Why we’re looking forward to reading:

Joel Greenblatt helped launch Wiley’s Little Book series and we’re intrigued with a promise of a free meal. Greenblatt is a legendary investor and he’s given investors a simple stock screening tool to select Magic Formula stocks. We’re excited to read about this new too good to be true investment. 

 

22) SBF: How The FTX Bankruptcy Unwound Crypto's Very Bad Good Guy

by Brady Dale

Wiley

May 2023 

From the publisher: 

History keeps teaching one lesson that no one wants to learn: the guys out to save the world have a way of blowing it up. Satoshi Nakamoto created bitcoin to take all the tinkering out of the finance system, but then somehow in 2022 the blockchain industry's poser boy became a quant from Jane Street hellbent on tinkering with money and eventually everything else.

Sam Bankman-Fried (or SBF), the co-founder of the trading firm Alameda Research and the exchange FTX, became a leader in the crypto industry as decentralized finance exploded in 2020. He became famous as his firm splashed money on sports stadiums and Super Bowl ads during the bull run that began in 2021, all while promising to drive his piles of wealth into making the world a better place. He became infamous when his $19 billion empire came crashing down over one week in November 2022. Now under house arrest after posting $250 million in bail, the final verdict on SBF is a story still to be told.

It's probably for the best that he's not even going to be able to tinker with money again for a while.

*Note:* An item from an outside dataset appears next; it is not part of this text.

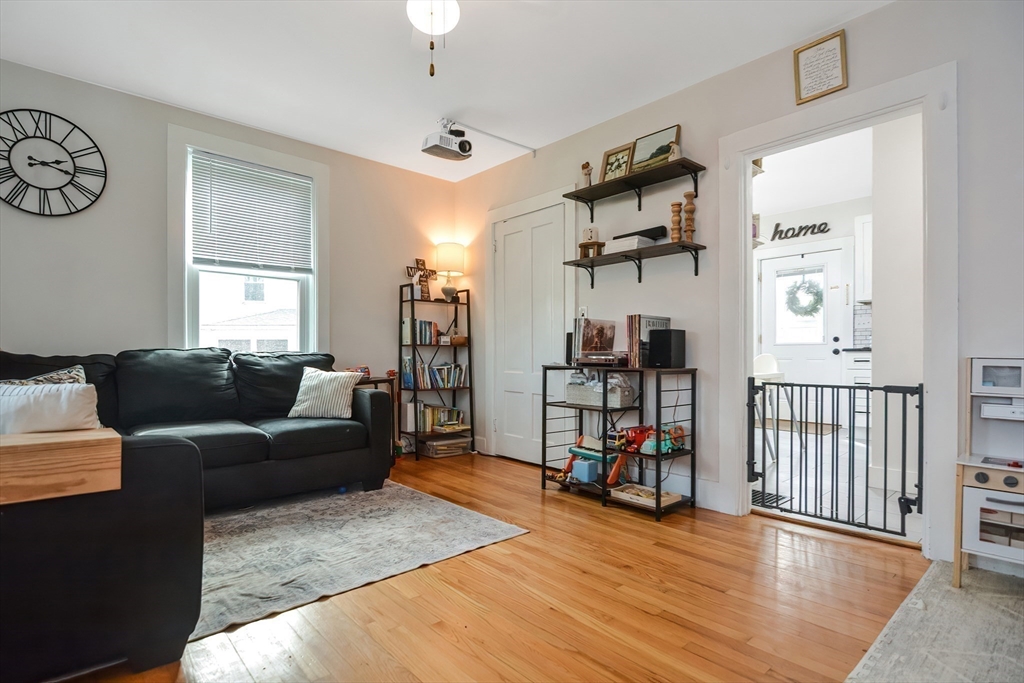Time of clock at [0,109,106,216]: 2:18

Why we’re looking forward to reading:

There are going to be a rash of books about Sam Bankman-Fried and FTX. We know Michael Lewis was embedded with SBF when things started to unravel. We know his book will get the attention and likely a movie treatment, but this a complex story with multiple layers so there’s room for different takes and perspective. We know Bloomberg Business Week writer got a deal for a book, but Brady Dale’s book seems to be the first to market and as Wiley Executive Editor, Bill Fallloon told us, we can expect a few surprises. We’re ready and will get this book as soon as it’s out. 

 

23)  The Little Book of Picking Top Stocks: How to Spot The Hidden Gems

By Martin Fridson

Wiley

May 2, 2023

From the publisher:

How well does it pay to own the Standard & Poor’s 500 Index’s best-performing stock of the year? Over the 2012-2021 period, the one-year total return ranged from 80% to 743%. This book identifies the quantitative and qualitative traits of stocks that made it to #1 and tells the stories of how they got there. A key indicator, the Fridson-Lee Statistic, makes its debut in these pages.

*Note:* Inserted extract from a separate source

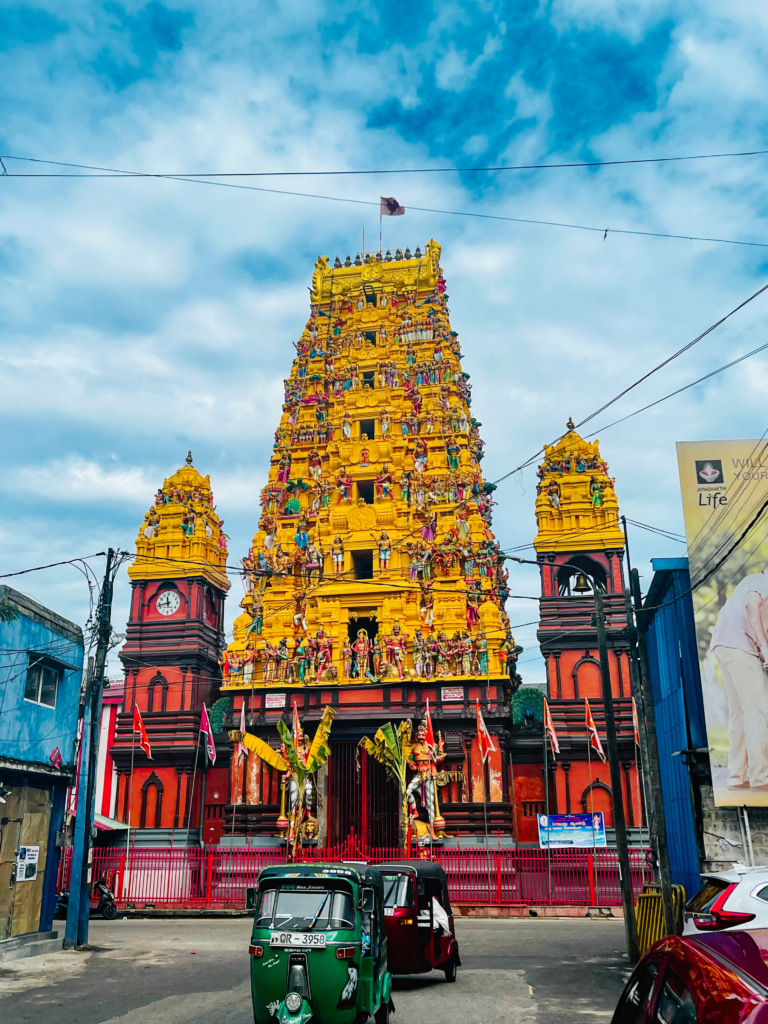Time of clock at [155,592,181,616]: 11:42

Aiming for the massive upside of the #1 stocks entails substantial risk. It’s not something to do with more than a small percentage of your portfolio. But attempting to pick the coming year’s top performer can provide an outlet for speculative impulses that might otherwise spoil a prudent, long-term investment plan. And by investigating the statistically determined best candidates for #1, you’ll gain important insights into stock selection.

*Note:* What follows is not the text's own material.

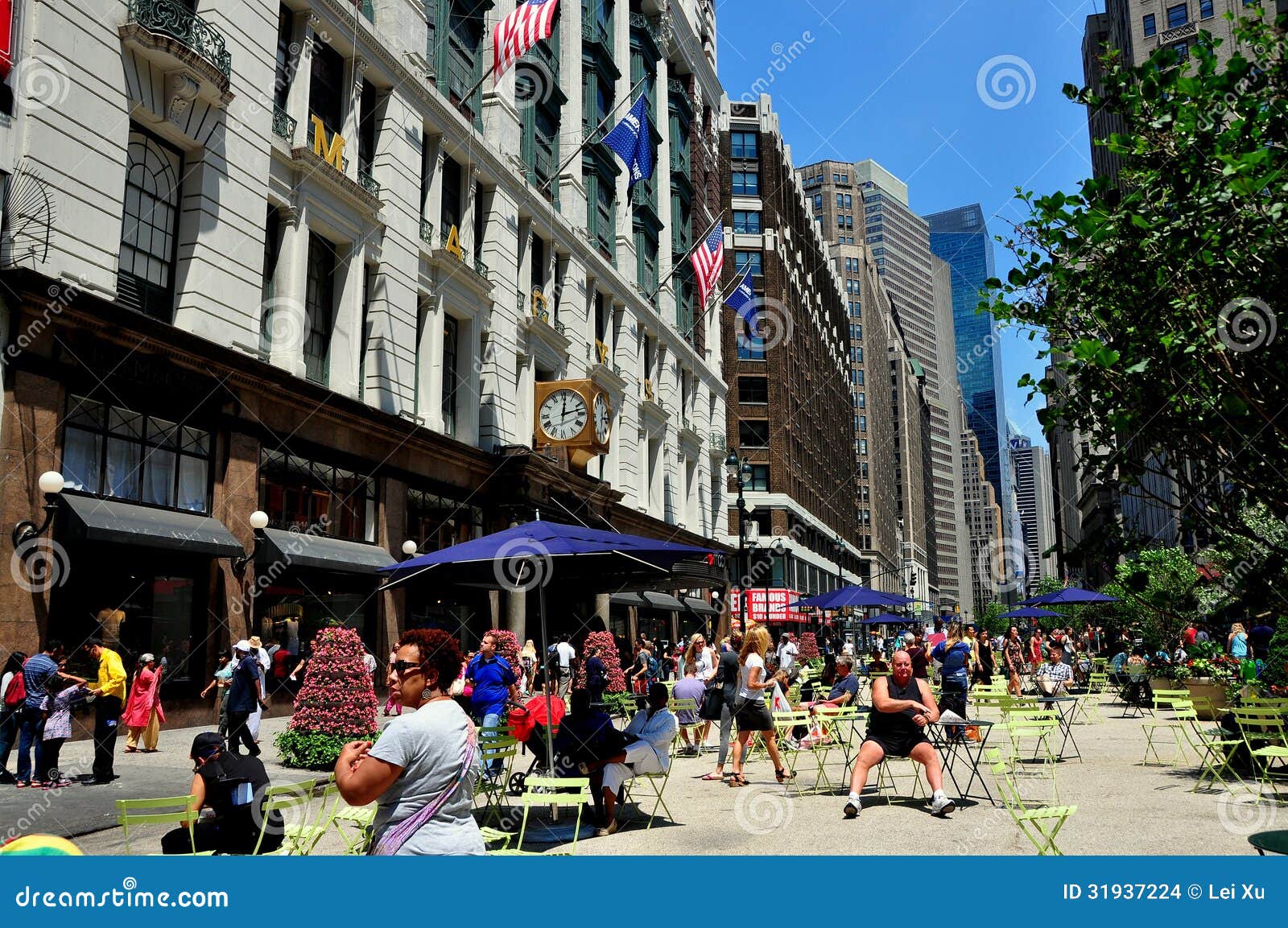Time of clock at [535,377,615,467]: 12:12
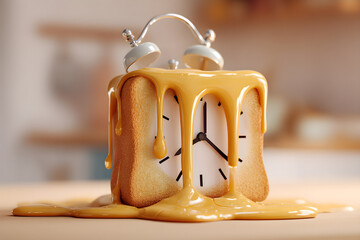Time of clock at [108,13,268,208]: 12:21
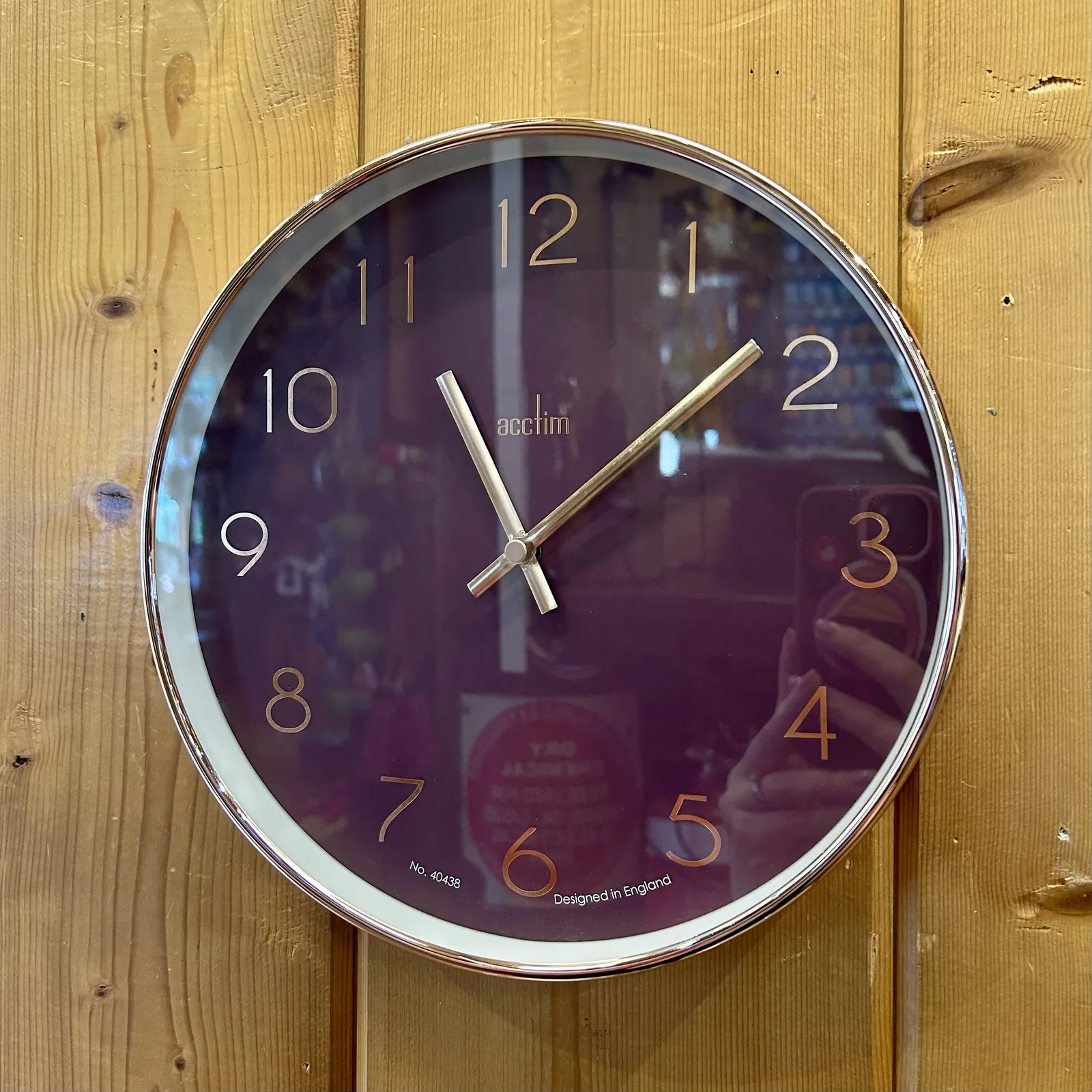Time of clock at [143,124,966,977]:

The Little Book of Picking Top Stocks explains why conventional equity research provides only limited help in zeroing in on the index’s future top performer. Spotting the #1 stock isn’t Wall Street analysts’ focus, although the information they furnish about companies’ competitive strategies is quite helpful. Problematically, investment banks’ fundamental stock reports are structured around a valuation metric that was discredited nearly half a century ago—earnings per share.

Author Martin Fridson’s previous writings on the stock market include the books It Was a Very Good Year and Investment Illusions, as well as articles such as “Ben Graham’s Value Approach: Can It Still Work?” He has received the CFA Society of New York’s Ben Graham Award and has been named the Financial Management Association International’s Financial Executive of the Year. The Green Magazine called his Financial Statement Analysis (co-authored with Fernando Alvarez) “one of the most useful investment books ever.”

Why we’re looking forward to reading:

Fridson is a legendary bond investor known for his rigorous approach so it’s interesting that he’s applied his technique to top stock picking. We’ll take any book that will help us identify top stocks particularly in this investing environment.